The Soviet disinformation methods closely mimicked Nazi absolute control of their media during World War II. The Nazis controlled the print media, as did the Soviets with Pravda. Herr Göebbels established his own film industry to promote his vision of a Third Reich utopia, and even produced a "Volksradio;" a reasonably priced tabletop radio for the German masses — that just happened to be restricted to Nazi propaganda only. To my knowledge, the Soviets never went that far, but they did establish "jammers" that conveniently blocked Western broadcasts. So in the end, you heard only what the Kremlin wanted you to hear. An onslaught of state-approved propaganda.

Ultimately, what digital cameras did to photography and CDs did to vinyl records, the Internet did to shortwave radio.

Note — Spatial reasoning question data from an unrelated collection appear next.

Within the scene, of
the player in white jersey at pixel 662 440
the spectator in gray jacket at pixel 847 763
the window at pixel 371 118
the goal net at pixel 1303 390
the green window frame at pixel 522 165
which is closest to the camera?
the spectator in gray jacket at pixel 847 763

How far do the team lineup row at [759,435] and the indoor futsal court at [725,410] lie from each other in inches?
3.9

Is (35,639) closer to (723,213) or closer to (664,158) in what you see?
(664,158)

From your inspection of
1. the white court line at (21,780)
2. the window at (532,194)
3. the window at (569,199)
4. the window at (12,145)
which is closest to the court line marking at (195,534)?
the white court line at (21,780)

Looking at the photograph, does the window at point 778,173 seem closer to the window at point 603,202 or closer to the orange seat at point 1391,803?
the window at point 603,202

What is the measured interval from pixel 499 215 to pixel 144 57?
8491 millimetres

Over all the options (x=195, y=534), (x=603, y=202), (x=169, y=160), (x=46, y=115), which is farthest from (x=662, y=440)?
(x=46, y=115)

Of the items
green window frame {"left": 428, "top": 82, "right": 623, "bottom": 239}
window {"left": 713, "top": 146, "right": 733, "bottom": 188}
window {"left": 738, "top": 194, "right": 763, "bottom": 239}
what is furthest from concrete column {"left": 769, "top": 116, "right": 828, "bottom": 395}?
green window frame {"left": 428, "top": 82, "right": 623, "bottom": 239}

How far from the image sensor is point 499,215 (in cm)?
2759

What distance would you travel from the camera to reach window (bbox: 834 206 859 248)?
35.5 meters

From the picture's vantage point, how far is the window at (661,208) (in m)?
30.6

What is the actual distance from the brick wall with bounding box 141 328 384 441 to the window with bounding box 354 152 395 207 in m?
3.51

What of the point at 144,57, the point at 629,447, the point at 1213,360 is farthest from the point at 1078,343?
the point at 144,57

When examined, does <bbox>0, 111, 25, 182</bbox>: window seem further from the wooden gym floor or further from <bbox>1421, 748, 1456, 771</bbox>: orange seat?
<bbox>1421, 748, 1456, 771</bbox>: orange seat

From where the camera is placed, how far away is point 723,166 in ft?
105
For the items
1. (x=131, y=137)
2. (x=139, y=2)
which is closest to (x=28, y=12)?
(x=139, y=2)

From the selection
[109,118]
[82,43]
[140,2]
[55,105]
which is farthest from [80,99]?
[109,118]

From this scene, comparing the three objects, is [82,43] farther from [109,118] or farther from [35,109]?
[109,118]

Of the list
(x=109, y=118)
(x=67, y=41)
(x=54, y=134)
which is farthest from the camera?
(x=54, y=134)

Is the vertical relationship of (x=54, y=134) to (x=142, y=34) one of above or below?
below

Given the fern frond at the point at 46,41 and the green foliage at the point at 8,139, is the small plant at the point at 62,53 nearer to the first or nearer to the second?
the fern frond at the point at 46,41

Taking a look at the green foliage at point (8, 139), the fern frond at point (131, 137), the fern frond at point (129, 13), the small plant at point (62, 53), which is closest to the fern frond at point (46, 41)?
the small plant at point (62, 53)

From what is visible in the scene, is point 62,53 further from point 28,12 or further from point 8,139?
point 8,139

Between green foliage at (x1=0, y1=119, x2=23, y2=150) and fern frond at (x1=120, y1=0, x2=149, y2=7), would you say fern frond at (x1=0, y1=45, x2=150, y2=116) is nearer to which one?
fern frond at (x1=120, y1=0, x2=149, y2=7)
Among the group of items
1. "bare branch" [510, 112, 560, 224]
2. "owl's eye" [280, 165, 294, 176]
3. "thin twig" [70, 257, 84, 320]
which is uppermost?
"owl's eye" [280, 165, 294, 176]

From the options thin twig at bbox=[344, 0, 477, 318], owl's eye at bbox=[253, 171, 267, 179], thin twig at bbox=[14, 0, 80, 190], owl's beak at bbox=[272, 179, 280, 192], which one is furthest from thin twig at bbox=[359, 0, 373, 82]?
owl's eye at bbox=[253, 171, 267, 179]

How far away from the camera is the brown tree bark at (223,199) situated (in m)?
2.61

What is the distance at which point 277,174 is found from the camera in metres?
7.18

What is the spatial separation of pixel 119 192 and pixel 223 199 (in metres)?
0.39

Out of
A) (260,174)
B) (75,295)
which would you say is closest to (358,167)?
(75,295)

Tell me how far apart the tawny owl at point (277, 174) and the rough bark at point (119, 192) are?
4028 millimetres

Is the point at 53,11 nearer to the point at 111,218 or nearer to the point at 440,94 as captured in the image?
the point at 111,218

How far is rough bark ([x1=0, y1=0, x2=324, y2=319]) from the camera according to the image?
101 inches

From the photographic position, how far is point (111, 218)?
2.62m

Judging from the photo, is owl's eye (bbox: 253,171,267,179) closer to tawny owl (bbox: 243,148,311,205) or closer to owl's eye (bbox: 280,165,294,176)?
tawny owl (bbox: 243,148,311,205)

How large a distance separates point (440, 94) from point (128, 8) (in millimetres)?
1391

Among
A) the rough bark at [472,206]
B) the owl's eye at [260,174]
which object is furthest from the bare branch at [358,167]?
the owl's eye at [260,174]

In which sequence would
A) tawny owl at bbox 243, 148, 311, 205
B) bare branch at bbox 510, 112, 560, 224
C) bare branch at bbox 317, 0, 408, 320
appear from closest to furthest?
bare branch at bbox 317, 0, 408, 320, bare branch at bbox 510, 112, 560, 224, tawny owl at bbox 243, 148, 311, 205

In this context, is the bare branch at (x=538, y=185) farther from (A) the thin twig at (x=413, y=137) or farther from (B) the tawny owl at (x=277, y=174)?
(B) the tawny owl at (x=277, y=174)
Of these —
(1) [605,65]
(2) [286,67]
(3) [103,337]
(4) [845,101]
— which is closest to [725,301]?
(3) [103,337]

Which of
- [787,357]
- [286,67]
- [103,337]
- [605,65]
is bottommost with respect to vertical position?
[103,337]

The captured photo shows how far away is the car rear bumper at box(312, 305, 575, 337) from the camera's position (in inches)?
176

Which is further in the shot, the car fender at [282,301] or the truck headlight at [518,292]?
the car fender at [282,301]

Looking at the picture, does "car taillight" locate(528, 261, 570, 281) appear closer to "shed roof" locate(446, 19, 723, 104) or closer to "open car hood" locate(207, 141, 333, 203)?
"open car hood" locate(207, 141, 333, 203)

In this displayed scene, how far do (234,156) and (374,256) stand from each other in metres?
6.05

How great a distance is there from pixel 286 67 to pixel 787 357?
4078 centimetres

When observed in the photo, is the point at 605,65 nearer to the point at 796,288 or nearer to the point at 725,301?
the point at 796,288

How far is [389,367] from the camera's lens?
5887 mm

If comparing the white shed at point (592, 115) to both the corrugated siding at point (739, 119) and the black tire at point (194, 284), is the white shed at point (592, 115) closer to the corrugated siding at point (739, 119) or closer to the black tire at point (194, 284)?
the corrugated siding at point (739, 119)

Today, anytime you want to hear the news from Radio Bhutan or music from Radio Tahiti, you can just hit their website and stream it. Gone are the days when you had to wait for their broadcast (usually at some gawdawful hour), then hope that conditions were just right for it to come in. There are still numerous shortwave broadcasters, though they're mostly for local, or regional consumption, or in tropical regions where AM radio isn't as effective due to electrical storms. But more than any other broadcast empire, Radio Moscow was unique. It was an enormous state-run giant of 24/7 misinformation, the purpose of which wasn't to inform and enlighten, but to intentionally keep their listeners in the dark. There's never been anything quite like it.

Until 1996 that is, when Rupert Murdoch was granted a license to launch Fox News. When I hear Sean Hannity doing his thing, I'm immediately reminded of the then Radio Moscow announcer, Vladimir Posner. He was at that time, the unofficial English language voice of the Soviet Union, and his commentaries, while entertaining, were often hysterical in their inaccuracy. Whatever was being reported in Europe or North America, bad bad Vlad would put his own spin on it, which was often 180° opposed to what was actually happening. And from the perspective of the men in the Kremlin who controlled him, why not twist things? They'd already convinced their listeners that anything they heard from the bourgeoisie broadcasts of the West were lies, so they had little to lose in the way of credibility.

So it is today with the Murdoch Empire. Fox News viewers and listeners are told daily that the so-called mainstream media is biased, that only THEIR reporting is trustworthy (the term "mainstream media" being Fox contrived jargon itself, devised to separate them from the competition, or in their view, the lesser broadcasters). And it works. Fox listeners & viewers who dare to venture out and listen to any of the three broadcast networks, or perish the thought, MSNBC or CNN, and hear something other than what they WANT to hear, come away reinforced with the notion that Fox tells the truth while all the others lie. It's a self perpetuating system of deception.

What seems so ironic to me, is that the media empire that routinely wraps itself in Old Glory and touts itself as the "Fair & Balanced" voice of truth, has no more than a micron's width of difference between what they're doing today, and what their arch-enemies, the communists did 30 years ago. Or perhaps more aptly, what the Nazis did 70 years ago. Godwin's law aside, that's an inconvenient truth that neither Rupert Murdoch nor Roger Ailes can deny. When it comes to propaganda, Joseph Göebbels had nothing on what Murdoch's doing today.